**Tasks**
1) According to the article on private equity and fraud, how many private equity-backed health care companies paid a combined $573 million in government fraud settlements?
2) Rewrite the stretch of the article on private equity and fraud from "Bloomberg: Private Equity" through "pay any money.", replacing "whistle-blowers" with "insiders".

Bloomberg: Private Equity Loses Its Shield as U.S. Cracks Down on Fraud
February 24, 2021
Announcing a new report by the Private Equity Stakeholder Project, Bloomberg reports how private equity’s increasing reach in the taxpayer-funded healthcare sector has exposed them to false-claims actions “where corporate whistle-blowers bring allegations of civil fraud to the attention of the federal government.”
While it remains that most private equity owners still manage to avoid scrutiny, Bloomberg cited a new report from the Private Equity Stakeholder Project which revealed how at least 25 private equity-backed health care companies have paid a combined $573 million in government fraud settlements. In only three did private equity firms agree to pay any money.
In “Money for Nothing: How private equity has defrauded Medicare, Medicaid, and other government health programs, and how that might change,” the Private Equity Stakeholder Project examines six case studies that show how private equity strategies to squeeze profits out of healthcare companies—such as understaffing, overcharging for services, overfilling capacity—may run afoul of the law.

**Data under study**
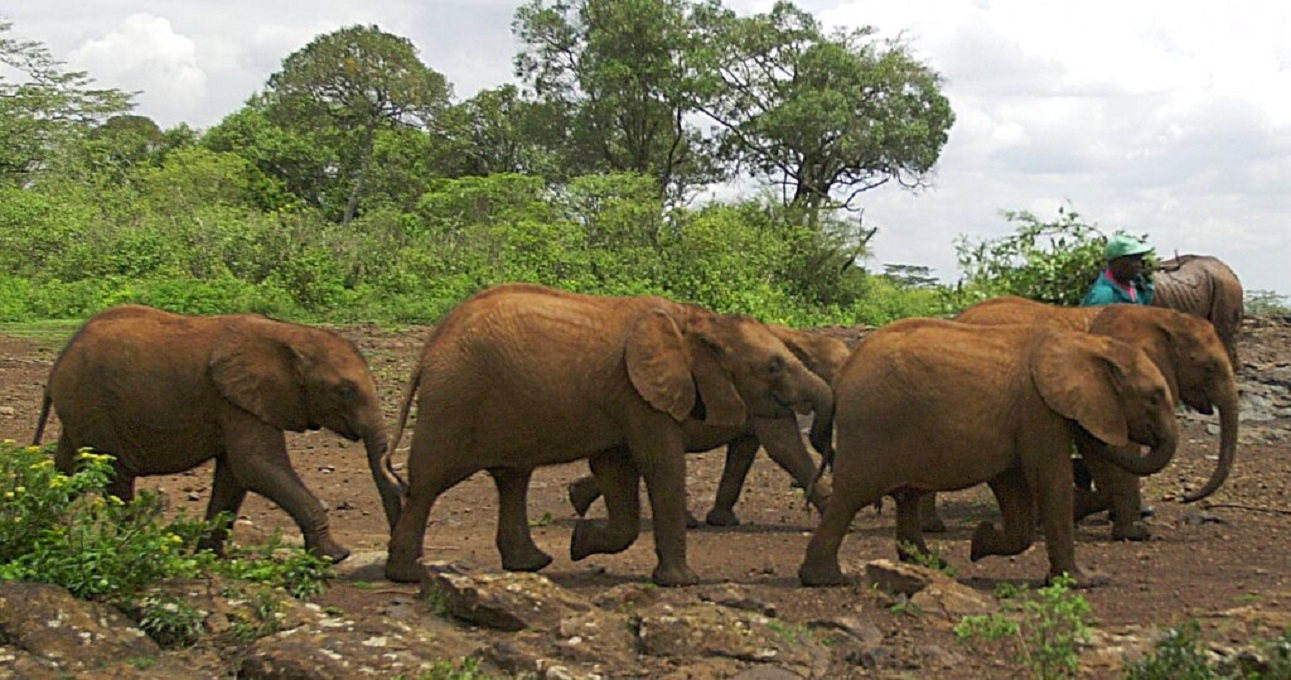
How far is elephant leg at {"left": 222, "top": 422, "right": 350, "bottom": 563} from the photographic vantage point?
379 inches

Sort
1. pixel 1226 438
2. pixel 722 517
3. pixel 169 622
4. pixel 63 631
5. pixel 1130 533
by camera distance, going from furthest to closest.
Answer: pixel 722 517, pixel 1130 533, pixel 1226 438, pixel 169 622, pixel 63 631

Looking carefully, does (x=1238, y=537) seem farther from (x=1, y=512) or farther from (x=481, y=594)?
(x=1, y=512)

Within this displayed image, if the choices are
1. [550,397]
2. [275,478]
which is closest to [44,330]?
[275,478]

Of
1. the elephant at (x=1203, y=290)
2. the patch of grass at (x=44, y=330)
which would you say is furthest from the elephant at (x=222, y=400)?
the patch of grass at (x=44, y=330)

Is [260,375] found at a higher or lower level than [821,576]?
higher

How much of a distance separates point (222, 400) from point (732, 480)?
4.50 metres

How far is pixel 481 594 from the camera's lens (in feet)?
25.6

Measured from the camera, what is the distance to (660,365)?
9.48 m

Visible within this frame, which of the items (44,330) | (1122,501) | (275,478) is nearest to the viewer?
(275,478)

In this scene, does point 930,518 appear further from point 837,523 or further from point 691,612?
point 691,612

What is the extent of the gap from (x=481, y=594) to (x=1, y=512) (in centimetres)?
246

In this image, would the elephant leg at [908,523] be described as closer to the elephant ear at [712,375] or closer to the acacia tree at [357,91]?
the elephant ear at [712,375]

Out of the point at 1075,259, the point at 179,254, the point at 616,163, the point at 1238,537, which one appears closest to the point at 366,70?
the point at 616,163

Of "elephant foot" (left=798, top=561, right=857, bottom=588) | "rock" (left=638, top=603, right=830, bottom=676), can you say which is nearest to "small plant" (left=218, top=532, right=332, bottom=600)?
"rock" (left=638, top=603, right=830, bottom=676)
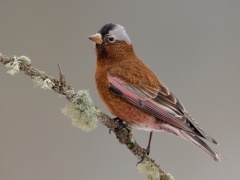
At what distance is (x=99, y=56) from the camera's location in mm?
2549

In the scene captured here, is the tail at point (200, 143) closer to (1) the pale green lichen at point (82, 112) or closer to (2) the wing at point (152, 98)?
(2) the wing at point (152, 98)

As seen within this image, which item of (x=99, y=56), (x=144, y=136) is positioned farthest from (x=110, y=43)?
(x=144, y=136)

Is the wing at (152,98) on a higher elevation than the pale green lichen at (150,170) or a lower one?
higher

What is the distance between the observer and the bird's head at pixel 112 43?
98.1 inches

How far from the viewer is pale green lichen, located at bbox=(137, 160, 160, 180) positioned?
5.88 ft

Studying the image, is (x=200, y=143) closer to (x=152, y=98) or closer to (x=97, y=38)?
(x=152, y=98)

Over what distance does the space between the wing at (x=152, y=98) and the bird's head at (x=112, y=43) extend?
232 mm

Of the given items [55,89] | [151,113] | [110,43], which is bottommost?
[55,89]

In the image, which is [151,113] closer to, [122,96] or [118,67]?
[122,96]

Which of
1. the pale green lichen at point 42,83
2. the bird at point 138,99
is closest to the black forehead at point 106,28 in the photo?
the bird at point 138,99

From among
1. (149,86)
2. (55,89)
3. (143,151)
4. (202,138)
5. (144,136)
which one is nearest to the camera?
(55,89)

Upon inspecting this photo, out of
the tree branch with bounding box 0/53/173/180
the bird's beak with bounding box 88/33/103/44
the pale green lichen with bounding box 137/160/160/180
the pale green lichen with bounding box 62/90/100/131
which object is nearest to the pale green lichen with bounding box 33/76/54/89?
the tree branch with bounding box 0/53/173/180

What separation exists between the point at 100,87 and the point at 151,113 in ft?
1.34

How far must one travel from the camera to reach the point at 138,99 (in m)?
2.17
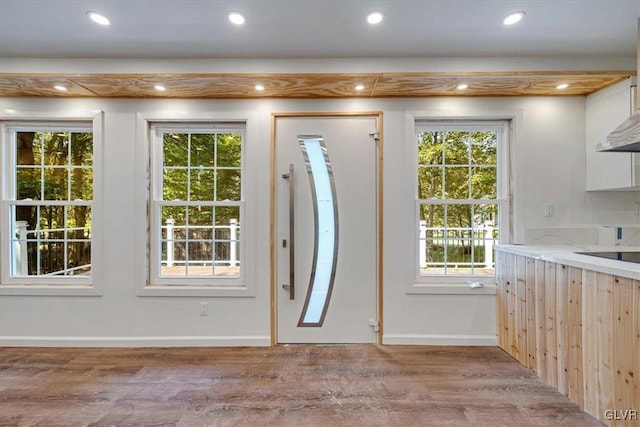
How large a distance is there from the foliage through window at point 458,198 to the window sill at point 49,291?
3.02 m

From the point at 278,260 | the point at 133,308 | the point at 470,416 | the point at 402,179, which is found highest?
the point at 402,179

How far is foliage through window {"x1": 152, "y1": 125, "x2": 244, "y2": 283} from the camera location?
2854mm

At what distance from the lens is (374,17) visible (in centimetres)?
194

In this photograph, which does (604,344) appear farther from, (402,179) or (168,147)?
(168,147)

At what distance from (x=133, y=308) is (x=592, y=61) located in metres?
4.29

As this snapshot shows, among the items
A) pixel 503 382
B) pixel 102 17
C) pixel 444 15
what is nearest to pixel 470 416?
pixel 503 382

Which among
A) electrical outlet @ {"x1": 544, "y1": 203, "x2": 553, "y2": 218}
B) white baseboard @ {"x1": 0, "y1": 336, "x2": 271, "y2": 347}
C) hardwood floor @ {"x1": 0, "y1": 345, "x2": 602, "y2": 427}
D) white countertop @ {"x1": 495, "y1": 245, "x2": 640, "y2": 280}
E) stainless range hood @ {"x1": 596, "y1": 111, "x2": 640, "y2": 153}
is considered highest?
stainless range hood @ {"x1": 596, "y1": 111, "x2": 640, "y2": 153}

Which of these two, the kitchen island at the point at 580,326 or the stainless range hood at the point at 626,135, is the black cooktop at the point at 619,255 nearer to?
the kitchen island at the point at 580,326

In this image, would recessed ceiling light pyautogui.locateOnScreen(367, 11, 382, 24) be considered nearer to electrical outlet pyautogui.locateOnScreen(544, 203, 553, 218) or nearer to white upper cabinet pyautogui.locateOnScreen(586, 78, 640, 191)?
white upper cabinet pyautogui.locateOnScreen(586, 78, 640, 191)

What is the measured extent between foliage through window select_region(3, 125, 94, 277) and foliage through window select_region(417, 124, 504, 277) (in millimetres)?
3134

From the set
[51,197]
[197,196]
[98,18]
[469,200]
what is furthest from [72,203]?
[469,200]

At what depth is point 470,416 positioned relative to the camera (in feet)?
5.81

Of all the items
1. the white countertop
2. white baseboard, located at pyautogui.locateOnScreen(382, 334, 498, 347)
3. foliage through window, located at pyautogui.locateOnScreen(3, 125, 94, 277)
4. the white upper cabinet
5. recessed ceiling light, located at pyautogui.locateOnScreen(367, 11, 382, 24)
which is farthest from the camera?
foliage through window, located at pyautogui.locateOnScreen(3, 125, 94, 277)

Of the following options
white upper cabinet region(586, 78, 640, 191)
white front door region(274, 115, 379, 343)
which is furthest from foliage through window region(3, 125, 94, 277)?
white upper cabinet region(586, 78, 640, 191)
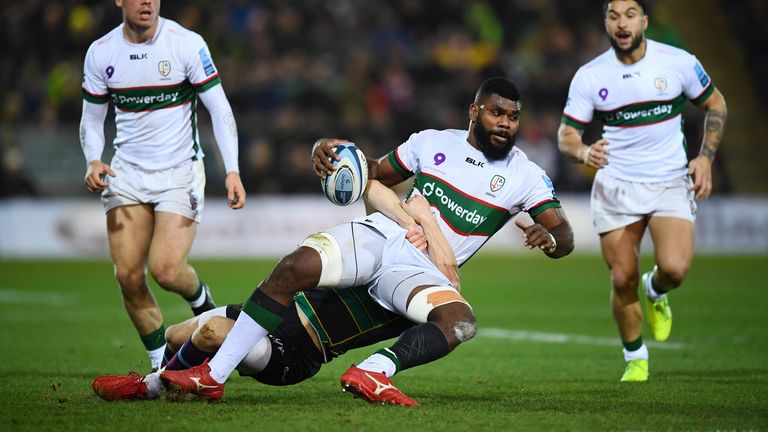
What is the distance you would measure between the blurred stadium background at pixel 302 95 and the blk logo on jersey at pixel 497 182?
11.8 meters

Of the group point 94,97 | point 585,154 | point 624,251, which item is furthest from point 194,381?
point 624,251

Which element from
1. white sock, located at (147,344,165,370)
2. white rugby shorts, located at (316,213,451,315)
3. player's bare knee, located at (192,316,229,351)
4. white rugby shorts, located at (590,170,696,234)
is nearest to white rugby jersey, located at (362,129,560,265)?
white rugby shorts, located at (316,213,451,315)

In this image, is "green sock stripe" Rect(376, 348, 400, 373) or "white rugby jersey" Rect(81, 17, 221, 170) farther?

**Answers**
1) At least 25.

2)
Bloomberg: Private Equity Loses Its Shield as U.S. Cracks Down on Fraud
February 24, 2021
Announcing a new report by the Private Equity Stakeholder Project, Bloomberg reports how private equity’s increasing reach in the taxpayer-funded healthcare sector has exposed them to false-claims actions “where corporate insiders bring allegations of civil fraud to the attention of the federal government.”
While it remains that most private equity owners still manage to avoid scrutiny, Bloomberg cited a new report from the Private Equity Stakeholder Project which revealed how at least 25 private equity-backed health care companies have paid a combined $573 million in government fraud settlements. In only three did private equity firms agree to pay any money.